Salon owners who want to keep these guys motivated need to promise and deliver high-quality education every year. I always suggest bringing allowing education credits to be earned if your stylists are employees. Credits can be used towards any class from any educator across any brand that the stylist values. Even booth rental salon owners should invest in bringing an annual educator into the salon annually. All that being said, Millenials put family time ahead of work so don’t schedule more than 2 classes on Sundays or Mondays if possible.
Seasoned stylists aren't exempt from this rule. If you spend your time focused on doing the cuts and color that have always worked for you, you are already slipping behind. I see a trend in experienced stylists who are slowing losing clientele because they didn't stay current. Today's client would rather see somebody current than somebody with years of experience and this trend isn't going to change anytime soon. If you are experienced and current, now you've hit the pot of gold.
4. Salon owners and managers need to offer plenty of feedback
Think that quarterly reviews are too corporate and don’t belong in hair salons? Think again. Millenials need to know exactly where there career is at, where it is going and when they will get there. Millenials love to ask “why” and a response like “because I said so” isn’t going to cut it. Make the time to meet with all of your stylists at least every three months and monthly is even better.
If you really want to connect, sit down at the beginning of each new year and find out from each stylist what their goals are. Don’t focus on guest count and dollars earned. Not every stylist is motivated by making more money so never make that assumption. Find out what there dream schedule would be, if they want to become a home owner at some point and if that is important to them, where and how often they’d like to vacation. When you make the effort to really get to know your team, you’ll find it much easier to motivate them and they are likely to stick around.
5. Benefits don't mean what they used to mean
Job seekers now are craving “start-up” and big tech company style benefits. Think free food, a fun environment, laid back rules and tons of flexibility. If you want to attract the best new graduates, you need to become the Google of hair salons.

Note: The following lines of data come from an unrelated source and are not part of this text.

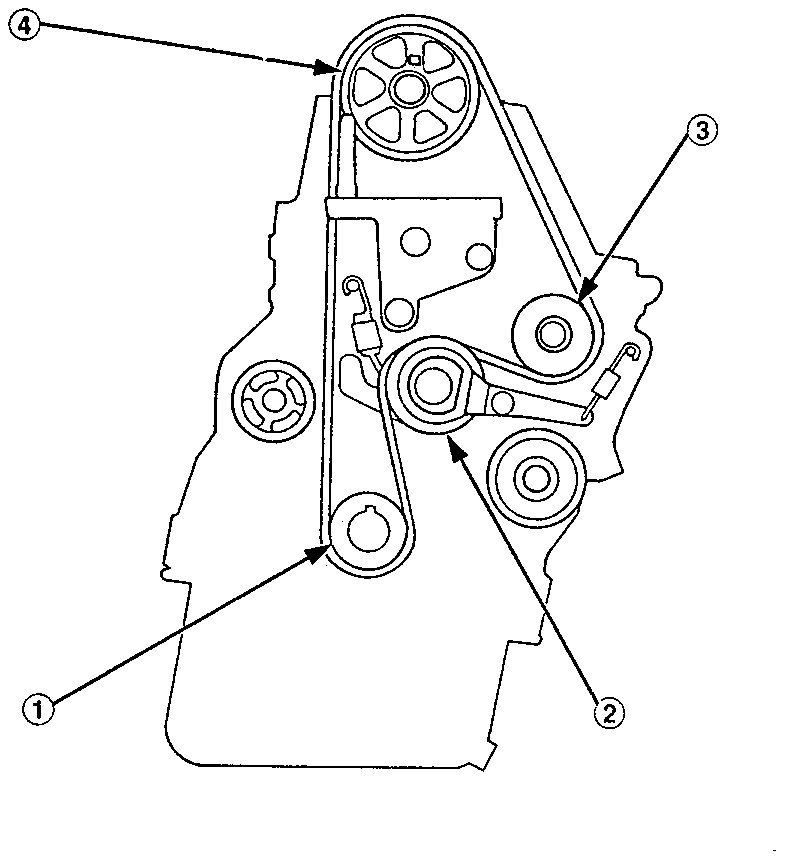 4
3
1
2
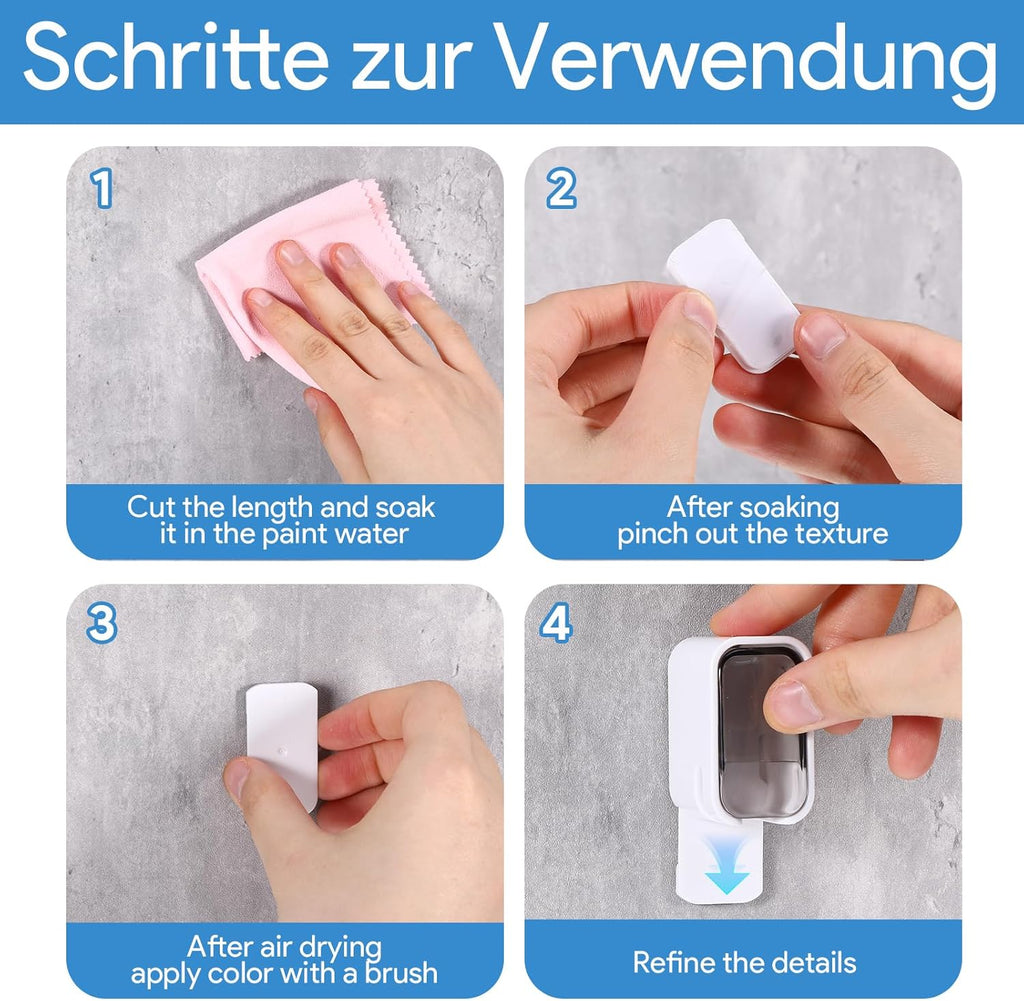 Schritte zur Verwendung

1

Cut the length and soak it in the paint water

2

After soaking pinch out the texture

3

After air drying apply color with a brush

4

Refine the details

Older generations are looking for benefits like health insurance and retirement savings plan. Millenials are generally supported financially in one way or another by their parents until they are nearly 30. They are on their parents insurance until they are 26 and aren’t even sure they ever want to buy a home much less retire. They just aren’t making those long-term goals a priority.

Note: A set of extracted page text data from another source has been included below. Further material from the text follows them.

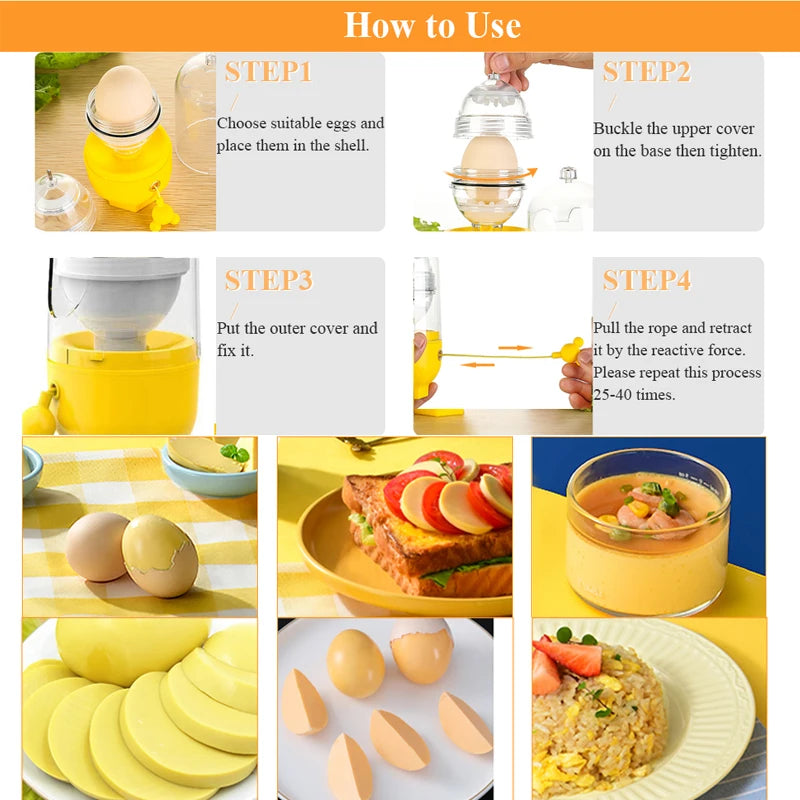 How to Use

STEP1
Choose suitable eggs and place them in the shell.

STEP2
Buckle the upper cover on the base then tighten.

STEP3
Put the outer cover and fix it.

STEP4
Pull the rope and retract it by the reactive force. Please repeat this process 25-40 times.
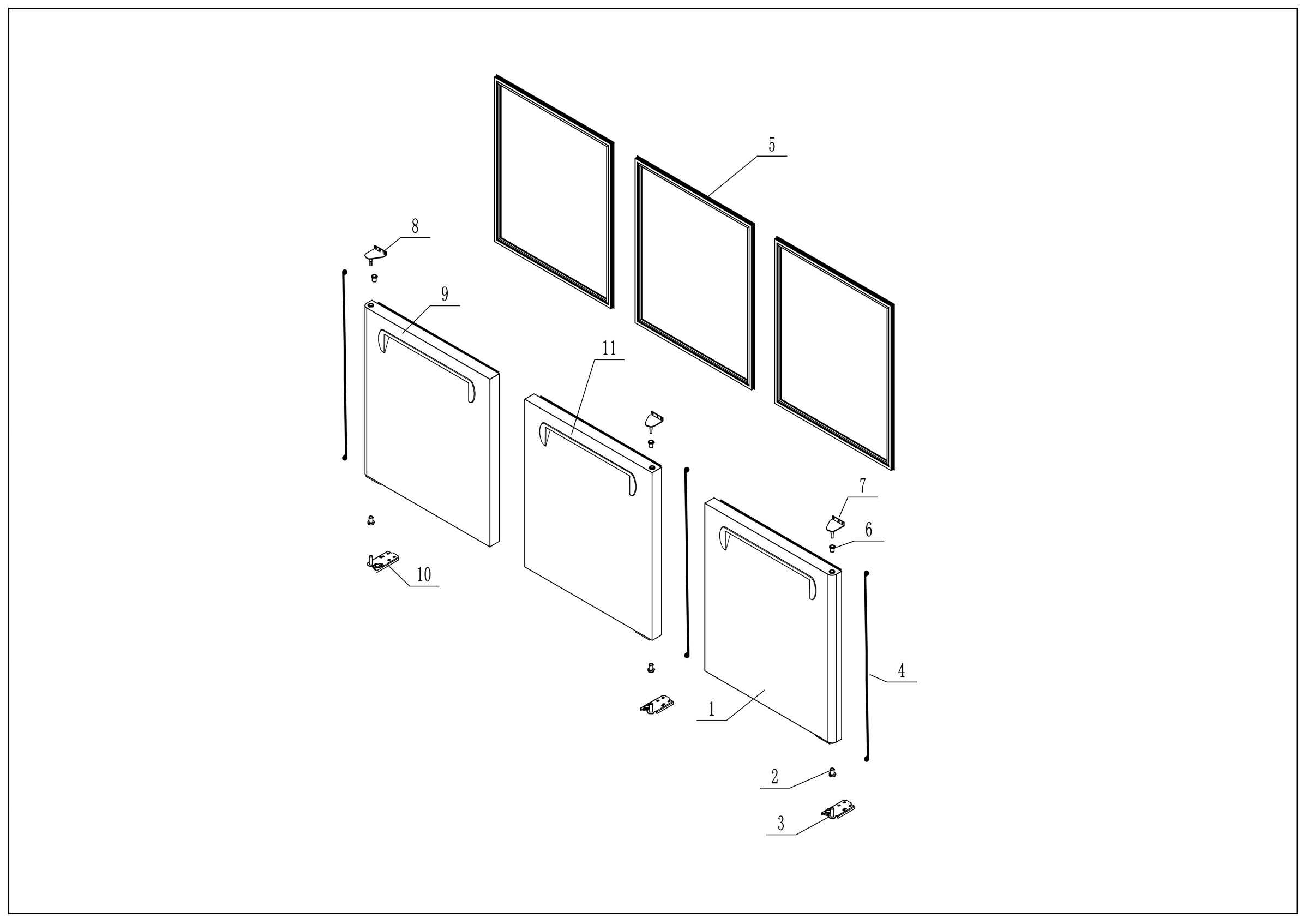 5

8

9

11

7

6

10

4

1

2

3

Once you start offering paid vacations and custom education benefits, now you are speaking their language. Reward good retail sales performance with a bonus paid vacation day. Run a retail sales contest and have the prize be airfare for 2 to anywhere in the US. Give your two top producers for the quarter each $150 towards seeing the educator of their choice. Sounds expensive? Try offering insurance or retirement plans and this suddenly won’t seem so bad and your Millenials will love it.
I know a salon who treats their employees to one free catered lunch every month and they think it is the coolest thing ever. It costs the owner less than $200 per month and builds incredible dedication. Benefits don’t have to be expensive, they just have to be of value to the employees.
Whether you are a salon owner, stylist or newly licensed cosmetologist, it is important to see and understand the direction that our industry is going in. Being a hairstylist can be the most rewarding industry on the planet or you can choose to let the the trends pass you by and watch your business slip through your fingertips.